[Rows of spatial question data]
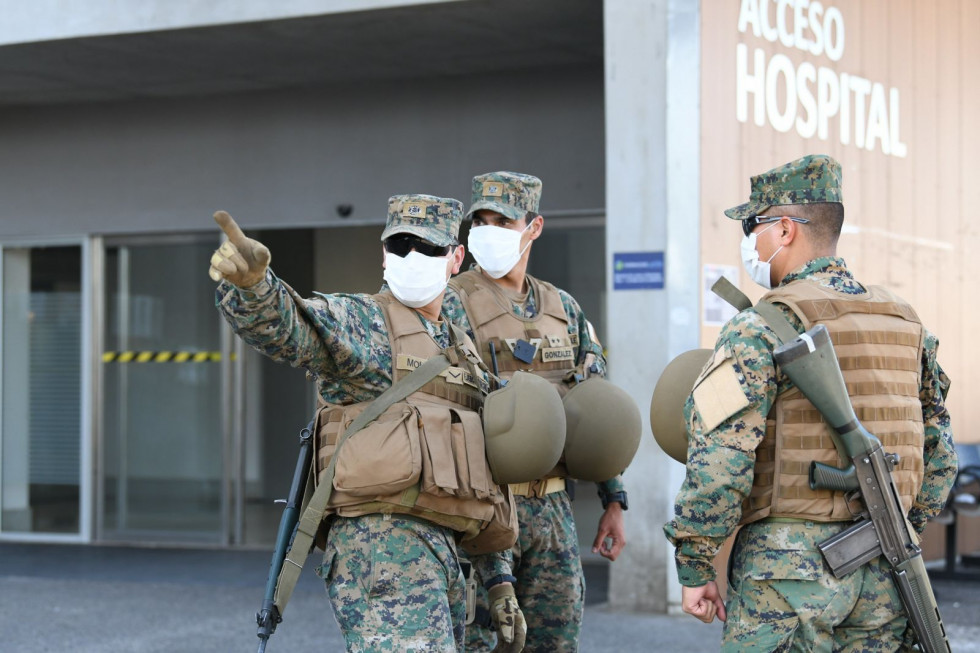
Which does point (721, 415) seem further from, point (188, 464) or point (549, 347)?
point (188, 464)

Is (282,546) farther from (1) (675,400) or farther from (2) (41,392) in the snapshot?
(2) (41,392)

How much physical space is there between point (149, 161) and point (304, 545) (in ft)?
22.3

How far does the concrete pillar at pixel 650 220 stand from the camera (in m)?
6.67

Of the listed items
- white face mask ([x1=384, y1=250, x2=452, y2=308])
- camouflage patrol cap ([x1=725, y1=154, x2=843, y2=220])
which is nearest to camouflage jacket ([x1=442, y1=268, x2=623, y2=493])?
white face mask ([x1=384, y1=250, x2=452, y2=308])

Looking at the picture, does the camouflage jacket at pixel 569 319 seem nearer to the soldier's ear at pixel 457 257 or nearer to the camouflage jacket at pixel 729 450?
the soldier's ear at pixel 457 257

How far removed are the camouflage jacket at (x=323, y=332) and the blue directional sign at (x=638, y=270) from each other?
3137 mm

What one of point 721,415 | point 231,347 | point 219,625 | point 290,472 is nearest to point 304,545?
point 721,415

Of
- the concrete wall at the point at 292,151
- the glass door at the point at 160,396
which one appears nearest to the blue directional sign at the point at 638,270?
the concrete wall at the point at 292,151

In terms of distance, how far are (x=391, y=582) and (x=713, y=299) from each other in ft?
12.6

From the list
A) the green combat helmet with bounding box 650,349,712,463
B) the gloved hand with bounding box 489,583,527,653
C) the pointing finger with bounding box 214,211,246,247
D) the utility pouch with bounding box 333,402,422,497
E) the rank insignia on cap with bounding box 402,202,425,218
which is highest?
the rank insignia on cap with bounding box 402,202,425,218

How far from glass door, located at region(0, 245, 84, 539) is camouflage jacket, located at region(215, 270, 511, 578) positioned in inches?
274

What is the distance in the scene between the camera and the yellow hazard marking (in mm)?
9734

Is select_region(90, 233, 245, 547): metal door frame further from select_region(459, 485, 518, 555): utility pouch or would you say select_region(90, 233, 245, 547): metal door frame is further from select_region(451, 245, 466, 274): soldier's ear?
select_region(459, 485, 518, 555): utility pouch

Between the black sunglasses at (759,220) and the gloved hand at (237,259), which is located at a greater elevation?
the black sunglasses at (759,220)
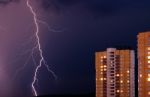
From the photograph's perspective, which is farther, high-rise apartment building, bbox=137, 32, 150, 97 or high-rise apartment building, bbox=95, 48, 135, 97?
high-rise apartment building, bbox=95, 48, 135, 97

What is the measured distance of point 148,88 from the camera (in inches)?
1438

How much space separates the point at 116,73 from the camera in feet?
165

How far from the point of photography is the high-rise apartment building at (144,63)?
36.6 meters

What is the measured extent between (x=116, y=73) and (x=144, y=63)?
44.6 feet

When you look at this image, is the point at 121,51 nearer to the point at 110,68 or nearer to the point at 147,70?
the point at 110,68

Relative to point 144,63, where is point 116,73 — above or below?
above

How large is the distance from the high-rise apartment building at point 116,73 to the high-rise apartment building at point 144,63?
1230 cm

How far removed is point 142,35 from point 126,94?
13.3 meters

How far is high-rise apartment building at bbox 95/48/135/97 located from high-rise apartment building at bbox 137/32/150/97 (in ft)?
40.4

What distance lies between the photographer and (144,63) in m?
36.7

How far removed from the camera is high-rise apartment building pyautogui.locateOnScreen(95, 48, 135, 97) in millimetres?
49438

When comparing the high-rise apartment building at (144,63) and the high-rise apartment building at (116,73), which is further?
the high-rise apartment building at (116,73)

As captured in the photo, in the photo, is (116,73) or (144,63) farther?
(116,73)

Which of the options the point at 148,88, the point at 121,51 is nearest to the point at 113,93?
the point at 121,51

• _What you have to do_
All of the entries need to be transcribed word for word; pictures are left out.

• _The response_
Which does point (721, 415) seem further from, point (188, 464) or point (549, 347)?
point (188, 464)

Is (282,546) farther from (1) (675,400) or farther from (2) (41,392) in the snapshot?
(2) (41,392)

How much physical space is there between point (149, 161) and point (304, 545) (in ft)?
22.3

How far does the concrete pillar at pixel 650 220 stand from the camera (in m)?
6.67

Of the listed items
- white face mask ([x1=384, y1=250, x2=452, y2=308])
- camouflage patrol cap ([x1=725, y1=154, x2=843, y2=220])
which is nearest to camouflage jacket ([x1=442, y1=268, x2=623, y2=493])?
white face mask ([x1=384, y1=250, x2=452, y2=308])

Looking at the picture, does the camouflage jacket at pixel 569 319 seem nearer to the soldier's ear at pixel 457 257 or nearer to the camouflage jacket at pixel 729 450?
the soldier's ear at pixel 457 257

How far removed are the camouflage jacket at (x=323, y=332) and the blue directional sign at (x=638, y=270) from each other?
3137 mm

What one of point 721,415 | point 231,347 | point 219,625 | point 290,472 is nearest to point 304,545?
point 721,415

Of
- the concrete wall at the point at 292,151
- the glass door at the point at 160,396
which one appears nearest to the blue directional sign at the point at 638,270?
the concrete wall at the point at 292,151

In terms of distance, how far are (x=391, y=582) and (x=713, y=299) from each other in ft?
12.6

From the list
A) the green combat helmet with bounding box 650,349,712,463
B) the gloved hand with bounding box 489,583,527,653
C) the pointing finger with bounding box 214,211,246,247
D) the utility pouch with bounding box 333,402,422,497
E) the rank insignia on cap with bounding box 402,202,425,218
which is highest?
the rank insignia on cap with bounding box 402,202,425,218

How far from glass door, located at region(0, 245, 84, 539) is camouflage jacket, located at region(215, 270, 511, 578) positioned in inches?
274

What is the distance in the scene between the camera and the yellow hazard marking (in mm)?
9734

Is select_region(90, 233, 245, 547): metal door frame further from select_region(459, 485, 518, 555): utility pouch or would you say select_region(90, 233, 245, 547): metal door frame is further from select_region(451, 245, 466, 274): soldier's ear?
select_region(459, 485, 518, 555): utility pouch

Between the black sunglasses at (759,220) and the gloved hand at (237,259), which is located at a greater elevation?
the black sunglasses at (759,220)
From the photograph's perspective, which is farther, high-rise apartment building, bbox=137, 32, 150, 97 or high-rise apartment building, bbox=95, 48, 135, 97?
high-rise apartment building, bbox=95, 48, 135, 97

What is the measured distance of point 148,88 from the camera (in inches)?
1438

How much space separates the point at 116,73 from the camera in feet?
165

How far from the point of photography is the high-rise apartment building at (144,63)?
36.6 meters

What is the measured extent between (x=116, y=73) and (x=144, y=63)?
44.6 feet

When you look at this image, is the point at 121,51 nearer to the point at 110,68 or nearer to the point at 147,70?
the point at 110,68

Relative to point 144,63, where is point 116,73 — above or below?
above

How large is the distance from the high-rise apartment building at point 116,73 to the high-rise apartment building at point 144,63?
1230 cm

How far removed is point 142,35 from point 126,94?
13.3 meters

How far is high-rise apartment building at bbox 95/48/135/97 located from high-rise apartment building at bbox 137/32/150/97 (in ft)?
40.4

What distance lies between the photographer and (144,63) in m?
36.7

How far removed from the camera is high-rise apartment building pyautogui.locateOnScreen(95, 48, 135, 97) in millimetres?
49438

When comparing the high-rise apartment building at (144,63) and the high-rise apartment building at (116,73), which is further?
the high-rise apartment building at (116,73)

As captured in the photo, in the photo, is (116,73) or (144,63) farther?
(116,73)

Which of the options the point at 148,88, the point at 121,51 is nearest to the point at 113,93?
the point at 121,51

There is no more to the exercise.